On the hour, walk out into the early sun. Kiss the Missus goodbye See you soon, and her boyfriend. Flatmate bag hefting with him and me. After he’s turned Prince of Wales Road we continue silently into the morning tide. Taking breaks to rest our hands. Snatch looks at each other. Smile. Look down. Last night working cringes of so many kinds and yet, still, we are here.
Dark his room, after the light. Bed rumpled and desk spread, all ready for work. I sip a glass of water with dust. Thanks for letting me stay. It’s alright, he says Nice having you here so listen I was thinking it’s my birthday tomorrow and Is it? You never said. Well remember my set-designer friend? He’d like us to come over and what do you think? Okay, I say despite the fright. Alright, I’ll tell him and tonight let’s well sorry I’m making you late. Yeah, I better head and. Yeah, see you later on.
*
Shame succeeds, on the school steps, in shredding through my skin. Alert and naked conscience blinking red in its machine. But back on course too, somehow, as if I’d had a plan. Stitches seeming my terrain — the making and dropping them. Lucky last night he caught those few. How or why, I can’t tell. Meaning though he must want to. I go alive with thoughts of it. And long for this day to be over, to get running back across streets.
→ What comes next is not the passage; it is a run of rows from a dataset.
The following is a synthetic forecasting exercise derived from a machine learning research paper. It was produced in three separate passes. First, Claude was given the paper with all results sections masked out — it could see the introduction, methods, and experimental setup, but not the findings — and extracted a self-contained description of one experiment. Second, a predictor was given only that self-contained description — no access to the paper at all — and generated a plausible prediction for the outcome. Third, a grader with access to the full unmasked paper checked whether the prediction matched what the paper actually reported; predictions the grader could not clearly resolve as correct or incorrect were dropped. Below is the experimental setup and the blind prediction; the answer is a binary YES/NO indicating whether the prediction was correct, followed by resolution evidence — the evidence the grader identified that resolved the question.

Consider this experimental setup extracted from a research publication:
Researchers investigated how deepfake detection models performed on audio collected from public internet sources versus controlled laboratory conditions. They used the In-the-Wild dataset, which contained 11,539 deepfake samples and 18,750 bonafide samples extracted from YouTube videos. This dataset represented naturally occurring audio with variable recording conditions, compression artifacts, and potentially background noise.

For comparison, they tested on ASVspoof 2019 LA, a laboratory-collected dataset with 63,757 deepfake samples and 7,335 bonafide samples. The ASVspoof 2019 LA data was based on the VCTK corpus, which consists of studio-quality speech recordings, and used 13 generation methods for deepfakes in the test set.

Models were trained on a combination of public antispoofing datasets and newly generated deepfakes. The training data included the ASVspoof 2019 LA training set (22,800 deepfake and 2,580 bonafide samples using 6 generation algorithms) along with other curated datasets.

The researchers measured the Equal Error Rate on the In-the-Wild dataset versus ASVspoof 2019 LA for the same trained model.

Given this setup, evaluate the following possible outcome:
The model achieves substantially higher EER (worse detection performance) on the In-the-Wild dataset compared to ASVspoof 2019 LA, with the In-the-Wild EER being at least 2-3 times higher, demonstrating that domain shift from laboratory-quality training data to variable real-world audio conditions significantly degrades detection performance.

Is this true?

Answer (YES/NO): NO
Yet when I do — in the crook of night — linger by the bin staring up at his light, shying from the meanings of Should probably tell, until the waiting makes the wanting more. Then ring the bell, catch the keys dropped and go on up his stairs.
Ah ha! Over the threshold. Into his room. Look, I’ve tidied, even cooked! Jesus, I say Even hoovered! What’s the occasion? Early birthday, he says setting me aside to pootle with pans, cigarette kept and skilfully managed in the corner of his mouth. Then chicken flipped. Hiss and spit. Are you annoyed about last night? No, you made your point a little dramatically perhaps but well. I kiss relief to his shirt and slide a hand up his leg. Brief he lets, then No! Dinner first, we’re being normal tonight. A quick one? Go on, he shoos My culinary skills are virtually nil. So catting a little, I wander across to push back the curtain and look into his road. Crown-flowered chestnut. Weed-cracked path. A livelier wreck than last winter implied. Nobly crumbling. Time has passed and it’s long since I first came here. I like your street. Changed a lot, he says All of those houses were bedsits once. It won’t be long before this one goes for luxury flats too. Not yet though, I say shutting out the streetlight. Well, he agrees Not tonight. Then the room becomes Here, and Mind it’s hot. At his desk — set as table — we use new plates, knives and forks, drink wine from new glasses. Make out civilised. Pretending nothing separates this night from its lineage of before.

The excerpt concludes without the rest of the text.